Hello y'all new to the forum. So the other day while on a trip heard some noises from my Cruze, before I could got home felt like the timing belt snapped and it died. Checked it out and turns out I spun a bearing...block is pretty much done (or at least significant amount of $ and machine work) honestly in my experience when this goes eventually everything else will start going to, the car had already overheated a few times before because fan & thermostat issues but that was resolved.

Most had been saying that it's not worth it and should just get another car but I still owe about $7k on my loan. Note to mention in the condition it's not worth much and the car died out of the US while on a trip, so towing it across the border would be another money pit and hassle. I found a place where I can keep it and work on it for $20 a month and it's fenced.

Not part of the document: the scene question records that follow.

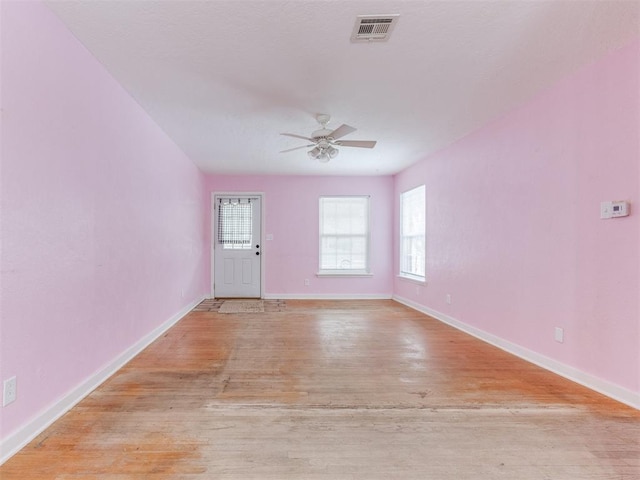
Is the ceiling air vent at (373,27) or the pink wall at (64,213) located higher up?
the ceiling air vent at (373,27)

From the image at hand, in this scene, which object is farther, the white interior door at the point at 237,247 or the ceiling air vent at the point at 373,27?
the white interior door at the point at 237,247

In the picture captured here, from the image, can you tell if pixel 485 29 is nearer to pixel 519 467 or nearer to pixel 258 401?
pixel 519 467

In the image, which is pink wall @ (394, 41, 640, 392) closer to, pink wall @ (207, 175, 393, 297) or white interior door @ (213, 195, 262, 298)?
pink wall @ (207, 175, 393, 297)

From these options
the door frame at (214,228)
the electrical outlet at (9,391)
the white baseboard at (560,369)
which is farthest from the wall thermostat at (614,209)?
the door frame at (214,228)

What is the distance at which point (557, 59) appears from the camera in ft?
7.36

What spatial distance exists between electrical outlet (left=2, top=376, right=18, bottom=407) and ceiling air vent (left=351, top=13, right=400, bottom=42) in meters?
2.61

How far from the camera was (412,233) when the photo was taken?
5.50 metres

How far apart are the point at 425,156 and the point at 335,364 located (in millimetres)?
3447

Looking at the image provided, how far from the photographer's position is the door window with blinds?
237 inches

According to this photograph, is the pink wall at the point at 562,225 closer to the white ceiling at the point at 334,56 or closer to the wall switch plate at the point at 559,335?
the wall switch plate at the point at 559,335

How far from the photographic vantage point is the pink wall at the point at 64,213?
1.57 metres

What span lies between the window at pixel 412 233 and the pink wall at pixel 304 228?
39 cm

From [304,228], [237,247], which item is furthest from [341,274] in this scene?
[237,247]

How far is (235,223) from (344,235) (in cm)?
209
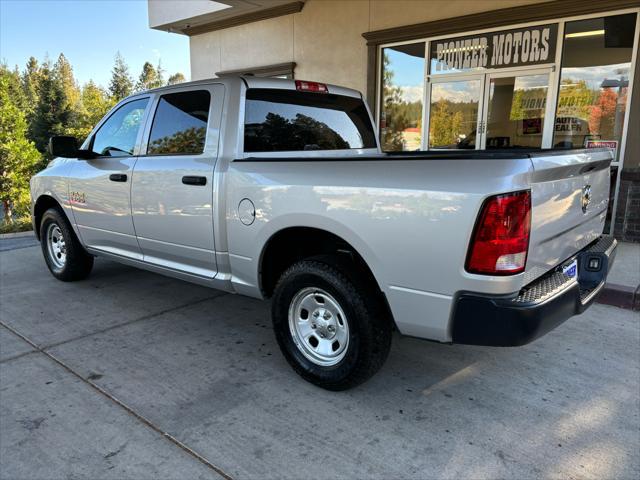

Is it a better option to look for a 1.8 block and use my old components? is there any other blocks a bit more affordable that may work with my old components? or Engine swap to something else? but I had been reading that would require reprogramming ECU. Burn it? 

Last part was a joke but as you can see don't know what to do, so any recommendations would be appreciated. This was supposed to be my daily driver and I didn't want to do anything major to it but now I might be stuck with it. It would be awesome to get more power but realistically I wouldn't mind if I lost power seeing as id be able to use it again.


----------



## Robby (Mar 1, 2013)

Just get a hold of another 1.8 and swap it.....no brain damage.

Rob


----------



## elecksT (Nov 28, 2017)

Ya that's what I was thinking might be the best option, What's the average cost of 1.8 block or complete? and do you know of some good sources? what other models use this block that are more common that I might be able to find in a junkyard for less. All the places I've asked seem to want close to $1500 for a complete engine out the junkyard but I don't really need a whole setup and that price seems a lot comparing it online.


----------



## Robby (Mar 1, 2013)

1.8's are the base engine in all Chevrolet Sonics and the Cruze LS in the U.S.

You really do want a complete engine so there is a minimum of parts exchanging. I would think the 1.8's would be plentiful based on the usage in the Sonic as well as the fact few ever fail.
Just gotta find that hungry wrecking yard, although I agree $1500.00 is leaning towards the high side.
Don't be afraid to make a offer......wrecking yard prices are highly negotiable.......look at e bay as well.

Rob


----------



## Drmilr (Mar 28, 2016)

Lkq has plenty


----------



## Merc6 (Jun 8, 2013)

I'm with the rest, the amount of work you are going to do just to swap out the 1.8 short block is more than tossing in a "running" long block. Only reason to go short block would be Subaru turbo engines because chances are the long block you source is in the exact same shape as the engine you wish to replace.


----------